Ludovico Ariosto

Canzone V

Quando ’l sol parte e l’ombra il mondo côpre,
E gli uomini e le fere,
Nell’alte selve e fra le chiuse mura,
Le loro asprezze più crudeli e fere
Scordan, vinti dal sonno, e le loro opre;
Quando la notte è più quêta e sicura;
Allor l’accorta e bella
Mia vaga pastorella
Alla gelosa sua madre si fura,
E dietro agli orti di Mosco soletta
A piè d’un lauro córcasi, ed aspetta.
    Ed io, che tanto a me slesso son caro,
Quanto a lei son vicino,
O la rimiro o ’n grembo le soggiorno,
Non prima dall’ovil torce il cammino
L’iniqua mia matrigna e ’l padre avaro,
Che annoveran due volte il gregge il giorno,
Questa i capretti, e quelli
I mansüeti agnelli,
Quando di mandra io i’ levo e quando io i’ torno,
Che giunto sono a lei veloce e lieve,
Ov’ella lieta in grembo mi riceve.
    Quivi al collo, d’ogni altra cura sciolto,
L’un braccio allor le cingo,
Tal che la man le scherza in seno ascosa;
Coll’altra il suo bel fianco palpo e stringo,
E lei, ch’alzando dolcemente il volto,
Su la mia destra spalla il capo posa,
E le braccia mi chiude
Sovra ’l cubito ignude,
Bacio negli occhi e ’n la fronte amorosa;
E, con parole poi ch’Amor m’inspira,
Così le dico; ella m’ascolta e mira:
   —Ginevra mia,3 dolce mio ben, che sola,
Ov’io sia, in poggio o ’n riva,
Mi stai nel côre; oggi ha la quarta estate,
Poi che, ballando al crotalo e alla piva,
Vincesti il speglio alle nozze d’Iola,
Di che l’Alba ne pianse più fïate.
Tu fanciulletta allora
Eri, ed io tal ch’ancora
Non sapea quasi gire alla cittate.
Possa io morir or qui, se tu non sei
Cara vie più che l’alma agli occhi miei.—
    Così dico io.
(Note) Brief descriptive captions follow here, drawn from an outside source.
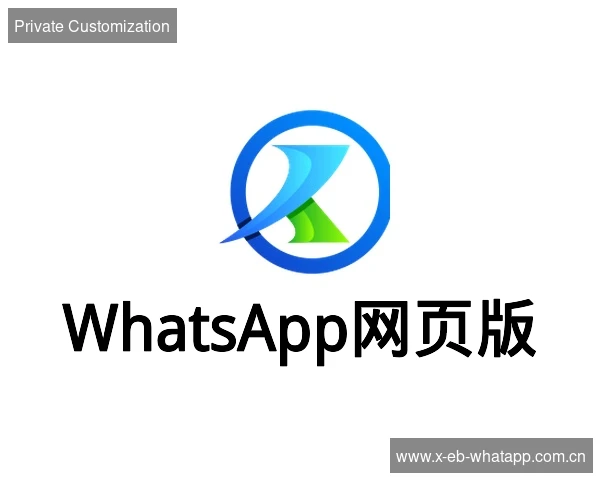 WhatsApp网页版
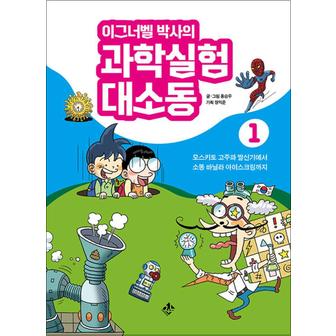 제이북스 이그너벨 박사의 과학실험 대소동 1 - 모스키토 고주파 발신기에서 소똥 바닐라 아이스크림까지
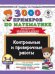 Математика. 3-4 классы. Внетабличное умножение и деление. Контрольные и проверочные работы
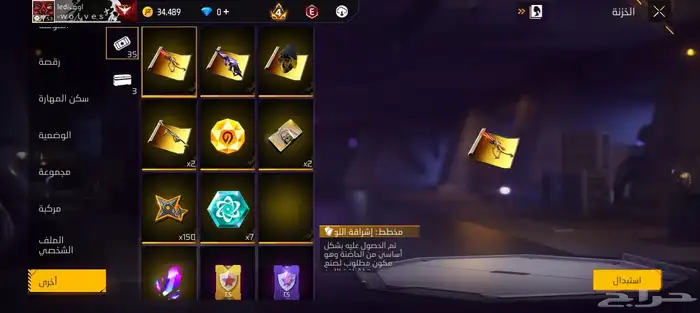 حساب فري فاير مصروف عليه كثير تحويل ولله مافي نصب 1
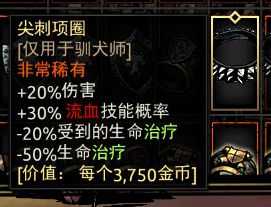 《暗黑地牢》尖刺项圈属性介绍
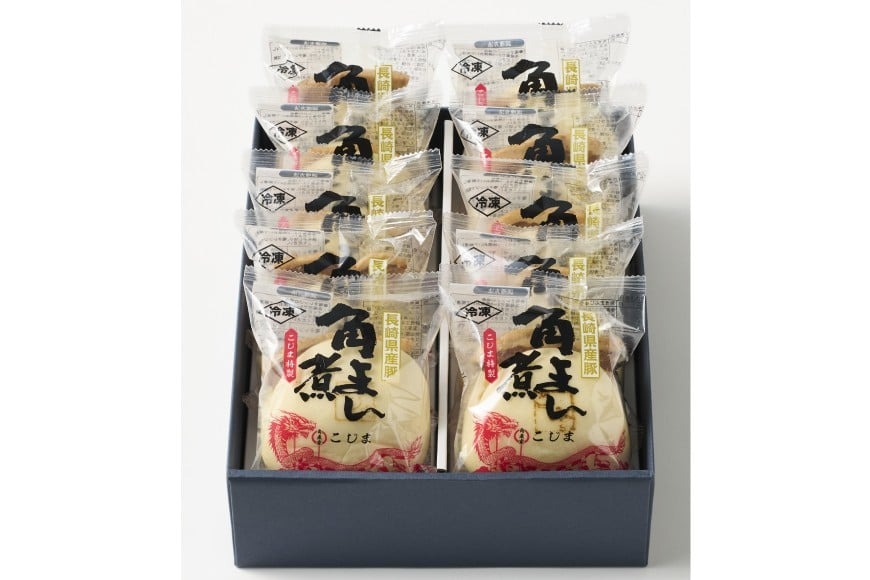 AJ595 角煮家こじま 【12回定期便】 長崎県産豚 角煮まん 10個入り [ 角煮まん 長崎 こじま 長崎名物 角煮まんじゅう 手軽 簡単 簡単調理 冷凍 角煮家こじま 長崎県 島原市 ]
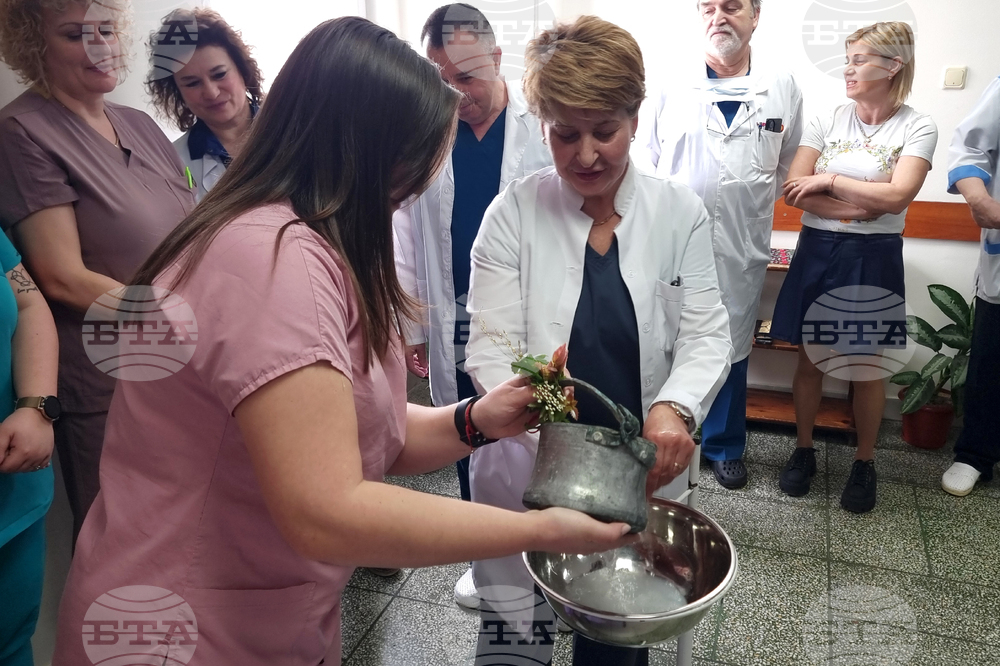 Плевен - болница „Д-р Георги Странски“ - Ден на родилната помощ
Ella allor, tutta lieta,
Risponde sospirando:
—Deh non t’incresca amar, Selvaggio mio;
Chè, poi ch’in cetra e ’n sampogna sonando,
Vincesti il capro al natal di Dameta,
Onde Montan di duol quasi morio,
Tosto n’andrà ’l quarto anno,
S’al contar non m’inganno
(Pensa qual eri tu, qual era anch’io),
Tanto caro mi siei, che men gradita
M’è di te l’alma e la mia propria vita.—
    Amor, poichè si tace la mia donna,
Quivi, senza arco e strali,
Sceso per confermare il dolce affetto,
Le vola intorno e salta aprendo l’ali.
Vago or riluce in la candida gonna,
Or tra’ bei crini, or sovra ’l casto petto,
D’un diletto gentile,
Cui presso ogni altro è vile,
N’empie scherzando ignudo e pargoletto:
Indi tacitamente meco ascolta
Lei, ch’ha la lingua in tai note già sciolta:
   —Tirsi ed Elpin, pastori audaci e forti,
E d’età giovanetti,
Ambi leggiadri e belli senza menda;
Tirsi d’armenti, Elpin d’agni e capretti
Pastor, co’ capei biondi ambi e ritorti
Ed ambi pronti a cantar a vicenda;
Sprezzano ogni fatica
Per farmi loro amica:
Ma nullo fia che del suo amor m’incenda;
Ch’io, Selvaggio, per te curería poco
Non Tirsi o Elpino, ma Narciso e Croco.—
   —E me, rispond’io, Nisa ancor ritrova
Ed Alba, e l’una e l’altra
Mi stringe e prega che di sè mi caglia;
Giovanette ambe, ognuna bella e scaltra,
E non mai stanca di ballare a prova.
Nisa, sanguigna di colore, agguaglia
Le rose e i fior vermigli;
Alba, i ligustri e gigli.
Ma altre arme non fian9 mai con che m’assaglia
Amor, n’altro legame ond’ei mi stringa,
Se ben tornasse ancor Dafne e Siringa.—
    Di nuovo Amor scherzando, come pria,
D’alto diletto immenso
N’empie, e conferma il dolce affetto ardente.
Così le notti mie liete dispenso;
E pria ch’io faccia dalla donna mia
Partita, veggio al balcon d’orïente
Dall’antico suo amante
L’Aurora vigilante;
E gli augelletti odo soavemente
Lei salutar, ch’al mondo riconduce
Nel suo bel grembo la novella luce.
    Canzon, crescendo con questo ginepro,
Mostrerai che non ebbe unqua pastore
Di me più lieto e più felice, Amore.